Drivers spend or plan to spend about $800 on automotive accessories, including iPod adaptors, in the first two years they own a car, according to a new study by Foresight Research.
Additionally, 44 percent of all buyers spend at least $250 on accessories in the first six months of owning a car and plan to spend $1,800 within another 18 months. If you average that across all drivers, it works out to spending or planning to spend $815 in the first two years.
Many of these accessories are car electronics, which proved to be the most popular category in the study for the general car buyer. And within this segment, iPod/iPhone adapters were the top in demand item, followed by satellite radio and then Bluetooth connectivity.
Continuing in descending order of importance were navigation systems, upgrade speakers, sun/moon roof, rear vision camera/park assist and then remote start. Also on the list were car alarms.

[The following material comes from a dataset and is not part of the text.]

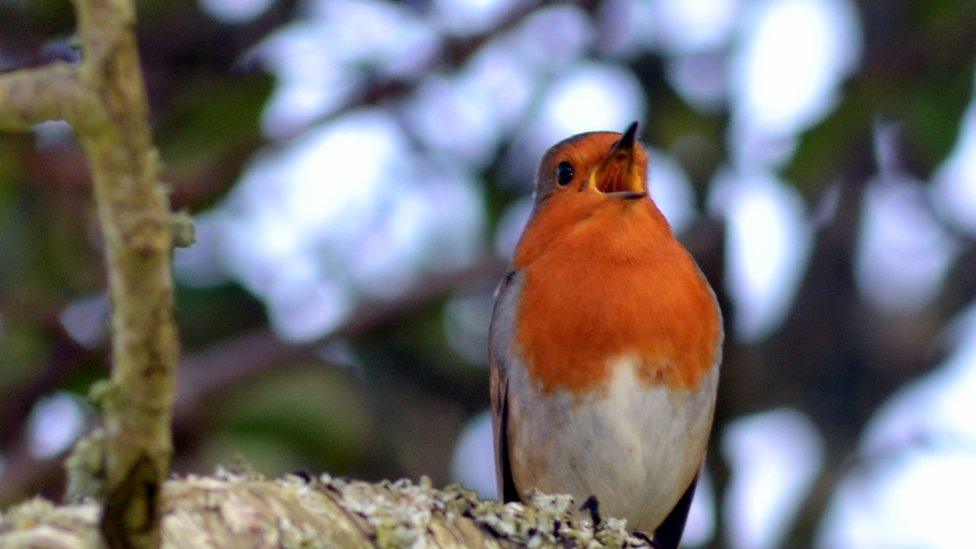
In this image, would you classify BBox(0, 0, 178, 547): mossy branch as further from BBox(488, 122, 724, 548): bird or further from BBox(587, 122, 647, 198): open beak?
BBox(587, 122, 647, 198): open beak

Truck owners were the exception, the study found, as the most popular items for this type of driver were “protective gear” like floor mats and bed liners, rather than electronics, said Foresight.
The study, “2011 Automotive Accessory Market Report,” concluded that car dealers leave a lot of accessory business on the table.
“Despite the strong consumer support and desire for accessories, our research shows that dealers currently under serve the market and are therefore missing out on huge sales and revenue opportunities,” said Foresight CEO Steve Bruyn.